I saw some of them again the day after. I was revolted with them, and they were hostile to me, the middle-aged lady mixing into their business. But I had a pizza-making group to attend to at the outdoor oven, and they had to play basketball, so we were forced to stay near each other. Some of the older children in the pizza-making group went to watch the basketball, and then they got their turn at one of the hoops and began to play too. One of the basketball players came over and played with them, because, he told me, kids like to play with a bigger guy, it makes them feel big. The parents at the oven were all busy talking to each other, and there was nothing about the scene to worry them. The usual swearing almost stopped, because of the code of not swearing near young children, but the basketball went on and the drinking went on and the pizza-making went on. Everybody was having a good time.

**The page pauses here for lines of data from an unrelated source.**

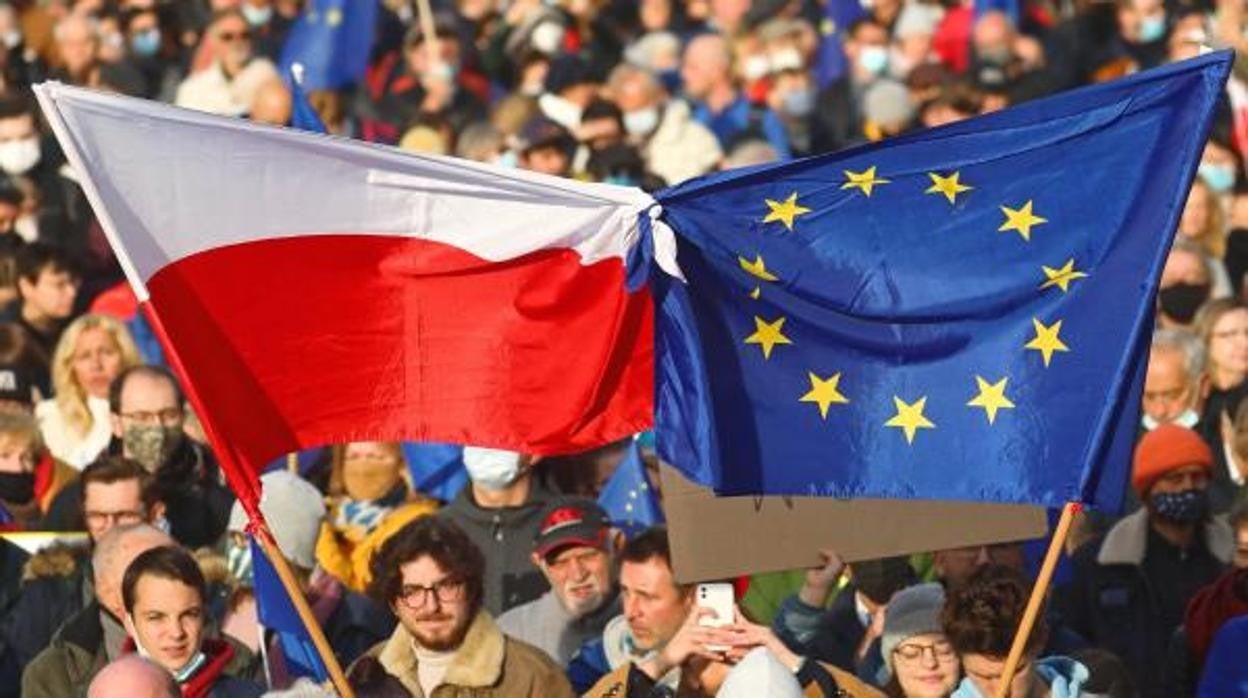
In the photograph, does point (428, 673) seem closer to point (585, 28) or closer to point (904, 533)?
point (904, 533)

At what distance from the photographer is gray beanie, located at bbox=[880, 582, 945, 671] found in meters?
12.9

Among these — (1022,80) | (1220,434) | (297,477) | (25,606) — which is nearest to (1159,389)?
(1220,434)

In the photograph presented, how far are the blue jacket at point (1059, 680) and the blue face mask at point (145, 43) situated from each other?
50.1 feet

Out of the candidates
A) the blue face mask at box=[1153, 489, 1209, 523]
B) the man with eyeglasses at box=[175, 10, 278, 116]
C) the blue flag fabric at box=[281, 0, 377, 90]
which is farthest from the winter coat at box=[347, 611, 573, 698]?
the blue flag fabric at box=[281, 0, 377, 90]

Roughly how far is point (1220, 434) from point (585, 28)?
38.1 ft

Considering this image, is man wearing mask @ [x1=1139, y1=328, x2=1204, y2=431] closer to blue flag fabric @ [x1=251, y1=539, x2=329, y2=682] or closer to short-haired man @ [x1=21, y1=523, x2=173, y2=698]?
blue flag fabric @ [x1=251, y1=539, x2=329, y2=682]

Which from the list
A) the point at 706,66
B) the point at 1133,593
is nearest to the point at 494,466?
the point at 1133,593

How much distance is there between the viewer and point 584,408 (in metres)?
12.3

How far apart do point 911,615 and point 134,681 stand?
2404 mm

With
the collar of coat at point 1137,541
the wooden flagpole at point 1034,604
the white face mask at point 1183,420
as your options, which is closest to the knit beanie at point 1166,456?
the collar of coat at point 1137,541

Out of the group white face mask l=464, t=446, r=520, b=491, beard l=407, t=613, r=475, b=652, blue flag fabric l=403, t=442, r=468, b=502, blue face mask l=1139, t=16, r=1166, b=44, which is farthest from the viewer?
blue face mask l=1139, t=16, r=1166, b=44

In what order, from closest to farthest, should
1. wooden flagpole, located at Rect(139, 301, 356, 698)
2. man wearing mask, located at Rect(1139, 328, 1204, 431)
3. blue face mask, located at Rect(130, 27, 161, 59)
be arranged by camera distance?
wooden flagpole, located at Rect(139, 301, 356, 698), man wearing mask, located at Rect(1139, 328, 1204, 431), blue face mask, located at Rect(130, 27, 161, 59)

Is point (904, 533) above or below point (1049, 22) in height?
below

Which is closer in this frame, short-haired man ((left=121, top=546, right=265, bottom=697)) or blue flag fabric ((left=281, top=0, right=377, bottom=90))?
short-haired man ((left=121, top=546, right=265, bottom=697))
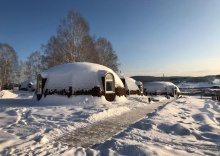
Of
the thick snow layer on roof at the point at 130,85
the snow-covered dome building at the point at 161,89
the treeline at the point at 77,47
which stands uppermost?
the treeline at the point at 77,47

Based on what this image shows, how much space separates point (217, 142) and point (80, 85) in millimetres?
12016

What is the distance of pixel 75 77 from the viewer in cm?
1706

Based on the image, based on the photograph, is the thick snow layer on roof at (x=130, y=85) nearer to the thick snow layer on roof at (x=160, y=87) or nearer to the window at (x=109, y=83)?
the window at (x=109, y=83)

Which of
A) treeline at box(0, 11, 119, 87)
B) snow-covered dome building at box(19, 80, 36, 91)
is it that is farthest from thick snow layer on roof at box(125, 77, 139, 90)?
snow-covered dome building at box(19, 80, 36, 91)

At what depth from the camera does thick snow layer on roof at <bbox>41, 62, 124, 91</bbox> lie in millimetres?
16872

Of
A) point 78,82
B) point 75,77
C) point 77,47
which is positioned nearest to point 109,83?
point 78,82

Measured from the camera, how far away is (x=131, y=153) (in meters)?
5.00

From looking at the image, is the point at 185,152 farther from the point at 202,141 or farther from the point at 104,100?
the point at 104,100

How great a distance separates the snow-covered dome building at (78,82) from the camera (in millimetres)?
16797

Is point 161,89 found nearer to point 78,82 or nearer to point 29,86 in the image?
point 29,86

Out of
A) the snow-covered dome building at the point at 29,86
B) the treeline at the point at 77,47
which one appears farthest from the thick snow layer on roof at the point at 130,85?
the snow-covered dome building at the point at 29,86

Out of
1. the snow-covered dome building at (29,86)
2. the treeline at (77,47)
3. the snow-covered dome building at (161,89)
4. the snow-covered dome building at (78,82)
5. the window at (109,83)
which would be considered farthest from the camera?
the snow-covered dome building at (29,86)

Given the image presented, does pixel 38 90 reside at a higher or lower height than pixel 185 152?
higher

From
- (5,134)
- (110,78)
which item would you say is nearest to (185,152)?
(5,134)
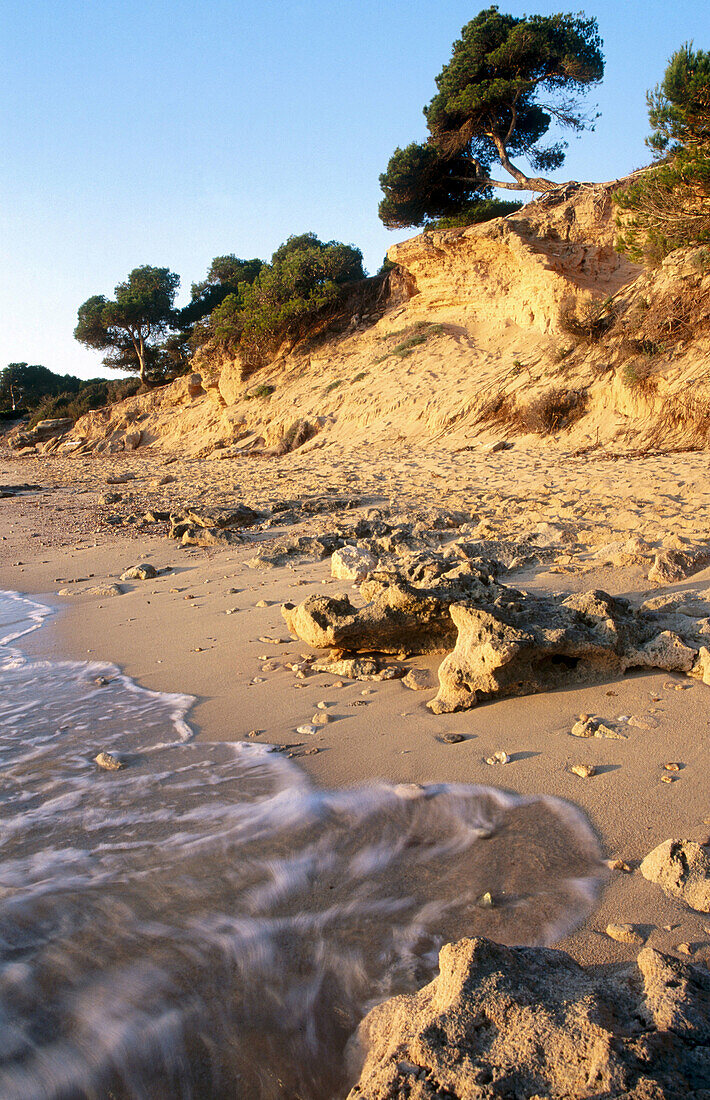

At some point well into the evening one of the young guys walked by and said some friendly remark, and I noticed I wasn't angry anymore. There was such a pleasing, even joyful, normalcy about the scene that I couldn't feel anymore, as on the day before, that the end of civilized society had arrived.
So: who was rehabilitated? Are the shocked older people like me also in need of rehabilitation, or in need of forgiveness, for all the unfair advantages we routinely gain for ourselves and our group, and which we may try to explain away by pointing to the bad behaviour of others outside our group? Who knows? What I think I know is that there have to be standards, and that in cities like this one people have to learn to work out the standards across different groups, and that this work, ideally, is continually in progress and needs proximity. The campfires and bake oven in our park are an interesting, continuous prompt for such proximity. For me, sometimes, such proximity makes me delight in the lively, quirky existence of people quite unlike me. On good days, they do me the honour of delighting in me as well.